C’è un dovere di testimonianza civile al quale nessuno ha il diritto di sottrarsi eludendolo con parole più o meno altisonanti. I colleghi che collaborarono con Pippo Fava in quella avventura di impegno sociale che fu “I Siciliani” si trovano oggi chiamati a rispondere con i loro beni personali alle conseguenze di una sentenza della magistratura. Il Consiglio nazionale dell’Ordine dei giornalisti è consapevole che quegli impegni vanno onorati, anche per rispettare la memoria di Pippo Fava. Ma è altrettanto consapevole che sarebbe sommamente ingiusto che siano costretti a farlo quanti collaborarono con il collega assassinato dalla mafia il 5 gennaio 1984, spesso ricevendo la sola – gratificante – ricompensa di aver adempiuto ad un dovere sociale. Pippo Fava scriveva: “Io ho un concetto etico del giornalismo. Un giornalismo fatto di verità impedisce molte corruzioni, frena la violenza e la criminalità, impone ai politici il buon governo. Un giornalista incapace, per vigliaccheria o per calcolo, si porta sulla coscienza tutti i dolori umani che avrebbe potuto evitare e le sofferenze, le sopraffazioni, le corruzioni e le violenze che non è mai stato capace di combattere”. Il Consiglio nazionale invita tutti i colleghi a rispondere con generosità all’appello che è condiviso, tra altri, dall’Ordine dei giornalisti, dalla Fnsi, da Libera e dalle principali associazioni di impegno civile. E’ un modo per onorare la memoria di Pippo Fava e per testimoniare gratitudine ai colleghi protagonisti di quella stagione.

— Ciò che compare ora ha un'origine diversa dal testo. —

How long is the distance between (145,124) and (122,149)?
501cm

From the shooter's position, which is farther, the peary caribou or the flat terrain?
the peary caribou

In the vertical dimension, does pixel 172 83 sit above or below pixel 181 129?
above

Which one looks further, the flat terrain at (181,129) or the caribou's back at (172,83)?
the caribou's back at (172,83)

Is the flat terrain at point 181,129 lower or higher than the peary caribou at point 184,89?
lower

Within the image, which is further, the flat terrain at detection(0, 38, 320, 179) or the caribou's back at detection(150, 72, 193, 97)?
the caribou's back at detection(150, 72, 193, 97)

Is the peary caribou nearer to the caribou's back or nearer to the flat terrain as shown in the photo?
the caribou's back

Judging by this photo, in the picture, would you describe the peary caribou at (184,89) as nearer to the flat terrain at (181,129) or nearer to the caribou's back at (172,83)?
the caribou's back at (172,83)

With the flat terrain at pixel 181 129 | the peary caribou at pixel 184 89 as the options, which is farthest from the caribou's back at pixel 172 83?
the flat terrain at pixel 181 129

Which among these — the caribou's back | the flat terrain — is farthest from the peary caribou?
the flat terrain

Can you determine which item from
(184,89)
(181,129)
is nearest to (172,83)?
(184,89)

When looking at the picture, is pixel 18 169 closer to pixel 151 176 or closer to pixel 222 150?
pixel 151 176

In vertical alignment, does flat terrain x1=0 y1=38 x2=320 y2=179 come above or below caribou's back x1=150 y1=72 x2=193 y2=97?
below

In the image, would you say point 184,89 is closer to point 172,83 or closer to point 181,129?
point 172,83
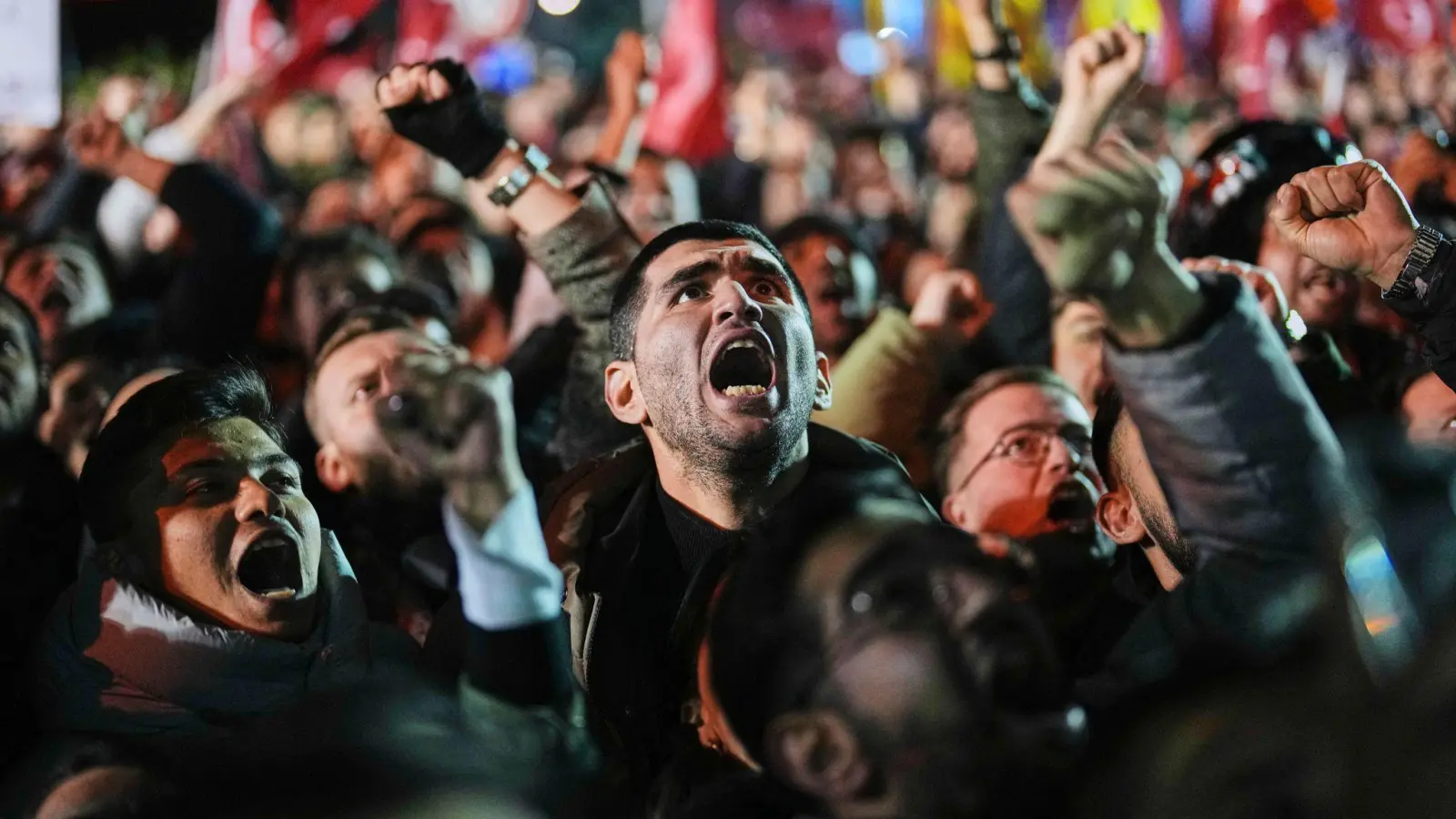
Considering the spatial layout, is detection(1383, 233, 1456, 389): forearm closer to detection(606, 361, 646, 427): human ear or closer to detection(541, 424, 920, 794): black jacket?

Sottoscrizione Fondazione Giuseppe Fava
Dopo l’assassinio mafioso di Giuseppe Fava, il 5 gennaio 1984, i redattori de I Siciliani scelsero di non sbandarsi, di tenere aperto il giornale e di portare avanti per molti anni la cooperativa giornalistica fondata dal loro direttore, affrontando un tempo di sacrifici durissimi in nome della lotta alla mafia e della libera informazione. Anni di rischi personali, di stipendi (mai) pagati, di concreta solitudine istituzionale (non una pagina di pubblicità per cinque anni!). Oggi, a un quarto di secolo dalla morte di Fava, alcuni di loro rischiano di perdere le loro case per il puntiglio di una sentenza di fallimento che si presenta – venticinque anni dopo – a reclamare il dovuto sui poveri debiti della cooperativa. Il precetto di pignoramento è stato già notificato, senza curarsi d’attendere nemmeno la sentenza d’appello. Per paradosso, il creditore principale, l’Ircac, è un ente regionale “in sonno” da anni. E’ chiaro che non si tratta di vicende personali: la redazione de I Siciliani in quegli anni rappresentò molto di più che se stessa, in un contesto estremamente difficile e rischioso. Da soli, quei giovani giornalisti diedero voce udibile e forte alla Sicilia onesta, alle decine di migliaia di siciliani che non si rassegnavano a convivere con la mafia. Il loro torto fu quello di non dar spazio al dolore per la morte del direttore, di non chiudere il giornale, di non accettare facili e comodi ripieghi professionali ma di andare avanti. Quel torto di coerenza, per il tribunale fallimentare vale oggi quasi centomila euro, tra interessi, more e spese. Centomila euro che la giustizia catanese, con imbarazzante ostinazione, pretende adesso di incassare per mano degli ufficiali giudiziari. Ci saranno momenti e luoghi per approfondire questa vicenda, per scrutarne ragioni e meccanismi che a noi sfuggono. Adesso c’è da salvare le nostre case: già pignorate. Una di queste, per la cronaca, è quella in cui nacque Giuseppe Fava e che adesso, ereditata dai figli, è già finita sotto i sigilli. Un modo per affiancare al prezzo della morte anche quello della beffa. La Fondazione Giuseppe Fava ha aperto un conto corrente e una sottoscrizione: vi chiediamo di darci il vostro contribuito e di far girare questa richiesta. Altrimenti sarà un’altra malinconica vittoria della mafia su chi i mafiosi e i loro amici ha continuato a combatterli per un quarto di secolo”.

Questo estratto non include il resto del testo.